Election of chairperson of the meeting
The board of directors propose that the general meeting is chaired by Ylva Gjesdahl Petersen, lawyer at Advokatfirmaet Thommessen AS

Adoption of the notice and agenda

Election of a person to co-sign the minutes

Approval of the annual accounts and the annual report for the financial year 2023, including payment of dividend
The board of directors propose that the annual accounts and the annual report for the financial year 2023 , including the proposed dividend of USD 1.14 per share, are approved

Approval of new dividend policy by approving authorisation to the board of directors to distribute dividends
a) The board of directors is granted an authorisation to resolve distribution of dividend on the basis of the company's financial statements for 2023, cf. the Norwegian Public Limited Liability Companies Act Section 8-2 (2).
b) In connection with any use of the authorisation the board of directors shall ensure that resolutions are in accordance with the company's dividend policy.
c) The board of directors shall prior to every resolution regarding distribution of dividends consider whether the company, following the distribution of dividends, will have an adequate equity and liquidity, cf. Section 8-1 (4) cf. Section 3-4 of the Norwegian Public Limited Liability Companies Act.
d) The authorisation is valid until the company's annual general meeting in 2025.

....

_Things to do_
[1] In the meeting agenda, change "dividend policy" to "payout policy" and write out the text from "Election of a" up to and including "company's dividend policy.".
[2] Rewrite the agenda item beginning "Approval of new dividend policy" as a short bulleted list that keeps its main facts.
[3] According to the meeting agenda, what dividend per share is proposed for the 2023 financial year?

_Data segment_

....

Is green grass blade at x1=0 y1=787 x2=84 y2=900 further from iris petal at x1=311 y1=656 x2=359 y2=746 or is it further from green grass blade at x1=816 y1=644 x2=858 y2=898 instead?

....

_Results by task_
[1]
Election of a person to co-sign the minutes

Approval of the annual accounts and the annual report for the financial year 2023, including payment of dividend
The board of directors propose that the annual accounts and the annual report for the financial year 2023 , including the proposed dividend of USD 1.14 per share, are approved

Approval of new payout policy by approving authorisation to the board of directors to distribute dividends
a) The board of directors is granted an authorisation to resolve distribution of dividend on the basis of the company's financial statements for 2023, cf. the Norwegian Public Limited Liability Companies Act Section 8-2 (2).
b) In connection with any use of the authorisation the board of directors shall ensure that resolutions are in accordance with the company's payout policy.

[2]
- The board may resolve to distribute dividends based on the company's 2023 financial statements, under Section 8-2 (2) of the Norwegian Public Limited Liability Companies Act.
- Any use of the authorization must follow the company's dividend policy.
- Before each distribution, the board must consider whether the company will still have adequate equity and liquidity (Section 8-1 (4), cf. Section 3-4).
- The authorization is valid until the company's 2025 annual general meeting.

[3] USD 1.14 per share.